2.9 Bij deze stand van zaken heeft [eiser] geen belang bij de onderdelen 2a en 2b. Immers de rechtbank baseert haar oordeel op twee zelfstandige gronden, waarvan er nu een (nl. de onmogelijkheid om rekest-civiel in te stellen tegen een adoptievonnis) overeind blijft. Gegrondbevinding van deze onderdelen kan dus niet tot cassatie leiden.
3 Conclusie
De conclusie strekt tot vernietiging van het vonnis van de rechtbank te 's-Hertogenbosch van 9 april 1999 en tot niet-ontvankelijkverklaring van [eiser] in zijn rekest-civiel.
De Procureur-Generaal bij de
Hoge Raad der Nederlanden,
A-G
1 Zie het vonnis van de rechtbank te 's-Hertogenbosch van 9 april 1999.
2 Tegen een uitspraak op rekest-civiel staat alleen beroep in cassatie open (HR 13 mei 1938, NJ 1938, 1117; HR 30 november 1956, NJ 1957, 14).
3 Tevens gepubliceerd in NJ 1998, 44 m.nt.
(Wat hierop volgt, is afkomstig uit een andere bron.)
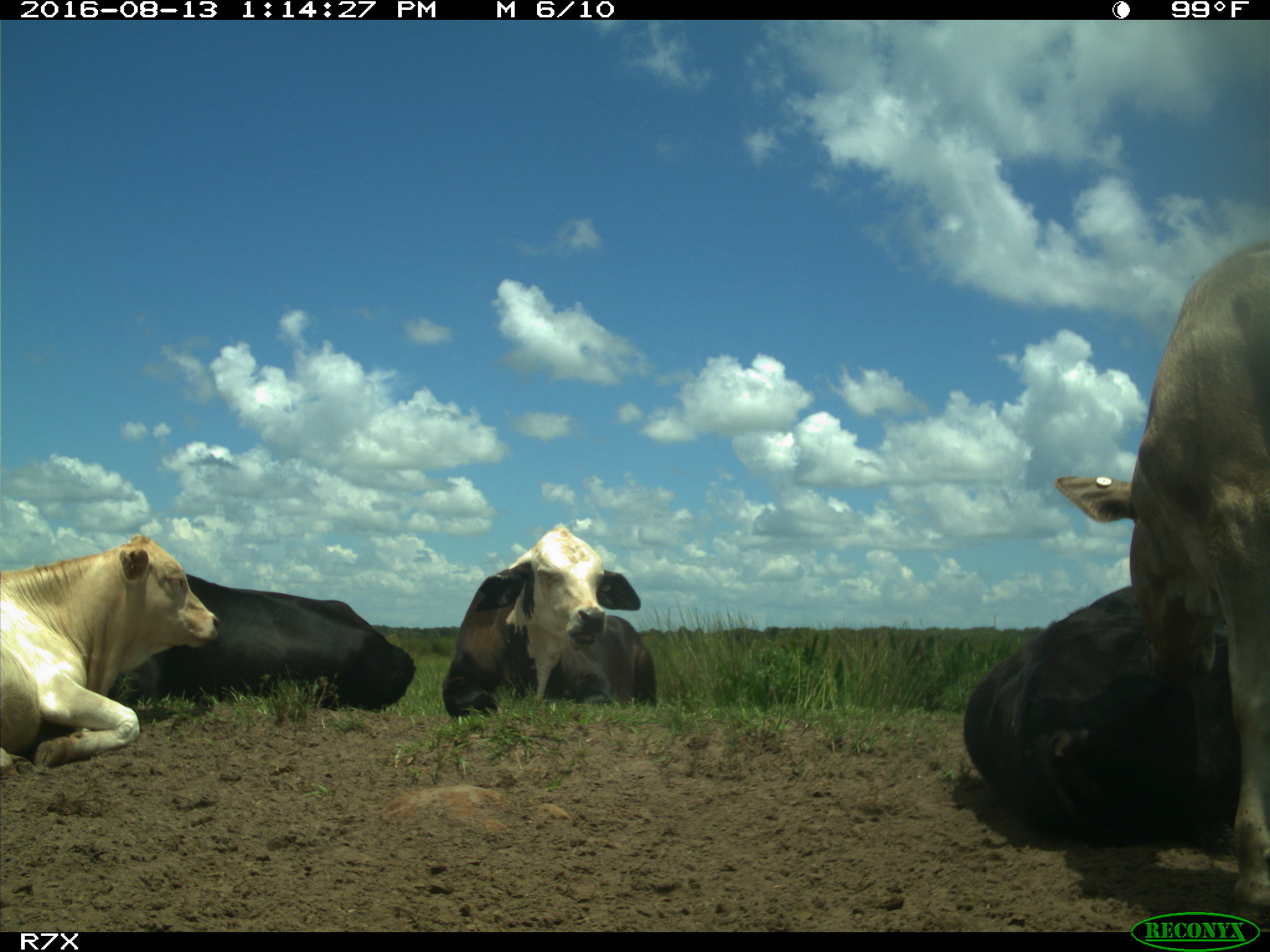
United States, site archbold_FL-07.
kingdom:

HJS onder NJ 1998, 46.
4 Zie art. 972 lid 9 Rv. (oud) en voor het huidige recht art. 1: 227 BW waarin wordt gesproken over de adoptiebeschikking.
5 Zie HR 21 oktober 1977, NJ 1978, 382 en HR 11 oktober 1985, NJ 1986, 107.
6 HR 19 juni 1998, NJ 1999, 68 en HR 24 december 1999, NJ 2000, 495.
7 Zie ook het huidige art. 1:231 BW, waarin de geadopteerde de mogelijkheid wordt gegeven de adoptie te herroepen. Dit geschiedt door middel van een verzoek daartoe.